» **QUESTÃO PROPOSTA**:
Com base no trecho citado, responda:
1. Em que mês e ano foi concluído o curso ginasial?
2. Em que praça ocorreu o encontro com o Gilton?
3. Para qual cidade o Gilton afirmou que iria?

» **TRECHO CITADO**:
******

Minhas encruzilhadas (3)
Quando terminei o curso ginasial, em dezembro de 1935, fiquei apavorado: “Como fazer para continuar estudando?” Medicina e Direito, só no Rio de Janeiro. Meu pai não poderia enfrentar tamanha despesa. Senti-me no mato sem cachorro. Por uma baita sorte, “dessas que descem do além”, estando a bestar na cidade, encontrei-me com o Gilton na praça Doutor Tinoco, perto da estação da Leopoldina. Logo no início do nosso papo, ele notou minha preocupação relativa ao tal “E agora?” E me disse:” Eu vou para Viçosa. Vai prá lá também. Como filho de agricultor, a Secretaria da Agricultura poderá pagar os seus estudos lá”.

******

» **BLOCO DE DADOS**:
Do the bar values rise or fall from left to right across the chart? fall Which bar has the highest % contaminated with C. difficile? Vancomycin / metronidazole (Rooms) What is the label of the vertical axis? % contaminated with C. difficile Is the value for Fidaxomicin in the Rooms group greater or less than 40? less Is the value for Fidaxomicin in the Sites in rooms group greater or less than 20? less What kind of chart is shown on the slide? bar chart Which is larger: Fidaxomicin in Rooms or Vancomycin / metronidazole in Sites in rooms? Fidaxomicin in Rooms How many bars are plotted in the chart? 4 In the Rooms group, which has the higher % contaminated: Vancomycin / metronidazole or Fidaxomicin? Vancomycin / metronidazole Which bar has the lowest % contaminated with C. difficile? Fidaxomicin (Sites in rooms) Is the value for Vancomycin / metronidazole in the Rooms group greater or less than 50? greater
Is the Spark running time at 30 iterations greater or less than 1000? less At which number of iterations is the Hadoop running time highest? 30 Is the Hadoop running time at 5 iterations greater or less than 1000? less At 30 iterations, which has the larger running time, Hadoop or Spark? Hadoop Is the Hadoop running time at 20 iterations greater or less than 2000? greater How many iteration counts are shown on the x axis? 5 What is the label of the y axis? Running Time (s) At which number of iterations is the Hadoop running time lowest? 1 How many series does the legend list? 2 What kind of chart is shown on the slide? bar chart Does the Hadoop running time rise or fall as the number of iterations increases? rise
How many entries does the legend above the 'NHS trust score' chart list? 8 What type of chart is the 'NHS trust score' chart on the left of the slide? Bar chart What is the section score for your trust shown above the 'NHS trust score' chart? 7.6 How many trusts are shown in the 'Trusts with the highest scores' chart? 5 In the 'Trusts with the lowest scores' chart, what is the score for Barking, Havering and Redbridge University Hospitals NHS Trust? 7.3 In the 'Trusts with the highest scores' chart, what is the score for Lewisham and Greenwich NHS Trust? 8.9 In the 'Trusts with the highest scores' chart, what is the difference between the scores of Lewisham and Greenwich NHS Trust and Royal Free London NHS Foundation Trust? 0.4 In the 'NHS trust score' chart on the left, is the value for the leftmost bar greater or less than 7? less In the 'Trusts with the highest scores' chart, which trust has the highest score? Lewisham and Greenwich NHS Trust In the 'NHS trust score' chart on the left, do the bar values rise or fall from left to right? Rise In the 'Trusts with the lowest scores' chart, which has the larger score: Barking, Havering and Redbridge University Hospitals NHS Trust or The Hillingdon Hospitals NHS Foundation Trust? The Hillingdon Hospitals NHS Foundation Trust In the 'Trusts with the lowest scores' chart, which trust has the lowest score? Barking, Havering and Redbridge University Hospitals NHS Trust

******

» **RESPOSTA DA QUESTÃO**:
1. Dezembro de 1935.
2. Na praça Doutor Tinoco, perto da estação da Leopoldina.
3. Viçosa.